37.  Portanto, vejamos o que o Senhor responde à dupla acusação: Em verdade, em verdade vos digo: o Filho por si mesmo nada pode fazer, mas só aquilo que vê o Pai fazer, pois tudo o que Ele faz, o Filho o faz igualmente (Jo 5,19).

 

Capítulo 45.

38.  É preciso relacionar essa palavra com o que a precede, para não forçá-la, impondo-lhe um sentido diferente, originado de uma compreensão própria, contrária à fé. Se representa uma resposta motivada pela indignação, nossa fé expressará melhor o que ela ensina do que a perversidade irreligiosa defende o erro de sua impiedade.

39.  Vejamos se esta resposta diz respeito à acusação de trabalhar no sábado: Em verdade eu vos digo, o Filho por si mesmo nada pode fazer, mas só aquilo que vê o Pai fazer. Acima dissera: Meu Pai trabalha até agora, e eu também trabalho (Jo 5,17). O Filho não tem crime se age pela autoridade da natureza paterna que tem em si. Ele age pela ação do Pai que trabalha até agora no sábado, nesta obra, na qual se manifesta a autoridade do agir paterno.

◆ Dados fornecidos
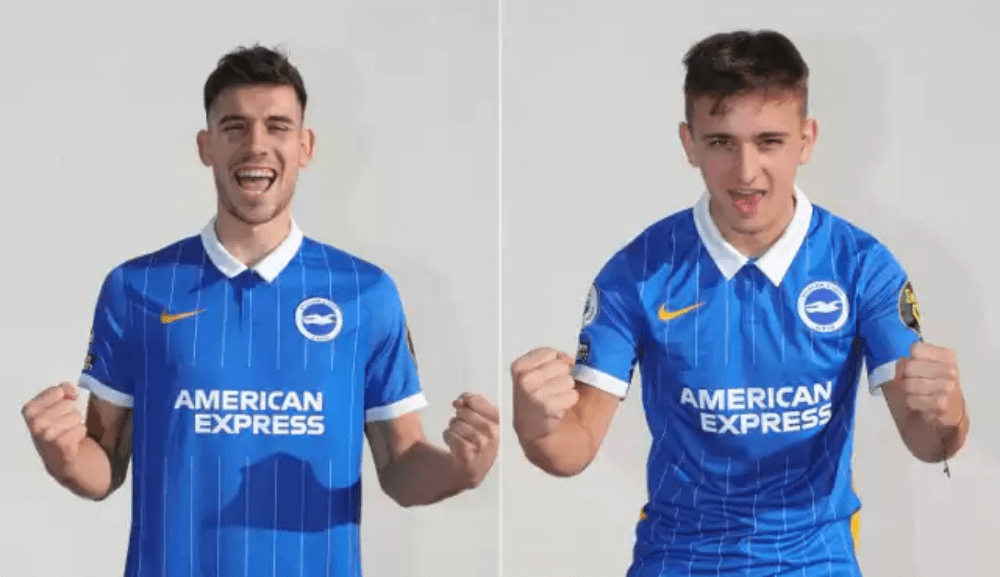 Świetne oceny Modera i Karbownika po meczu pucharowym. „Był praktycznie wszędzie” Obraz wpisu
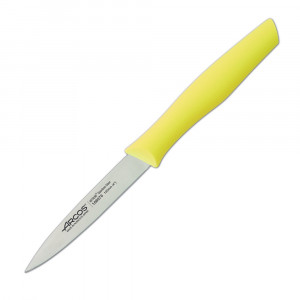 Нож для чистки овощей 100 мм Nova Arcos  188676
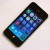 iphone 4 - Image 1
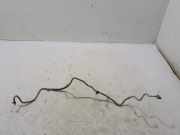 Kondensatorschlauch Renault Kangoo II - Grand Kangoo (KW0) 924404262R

◆ Exercícios propostos
- A) Responda com base no trecho selecionado:
(i) Que referência bíblica acompanha a resposta do Senhor no parágrafo 37?
(ii) Segundo o parágrafo 38, com o que é preciso relacionar essa palavra para não forçá-la?
(iii) No parágrafo 39, a que acusação se examina se a resposta diz respeito?
- B) Redigite, sem nenhuma alteração, tudo o que vai de "37.  Portanto, vejamos" até "Capítulo 45." no trecho selecionado.

◆ Respostas escritas
- A)
(i) Jo 5,19.
(ii) Com o que a precede.
(iii) À acusação de trabalhar no sábado.

- B)
37.  Portanto, vejamos o que o Senhor responde à dupla acusação: Em verdade, em verdade vos digo: o Filho por si mesmo nada pode fazer, mas só aquilo que vê o Pai fazer, pois tudo o que Ele faz, o Filho o faz igualmente (Jo 5,19).

 

Capítulo 45.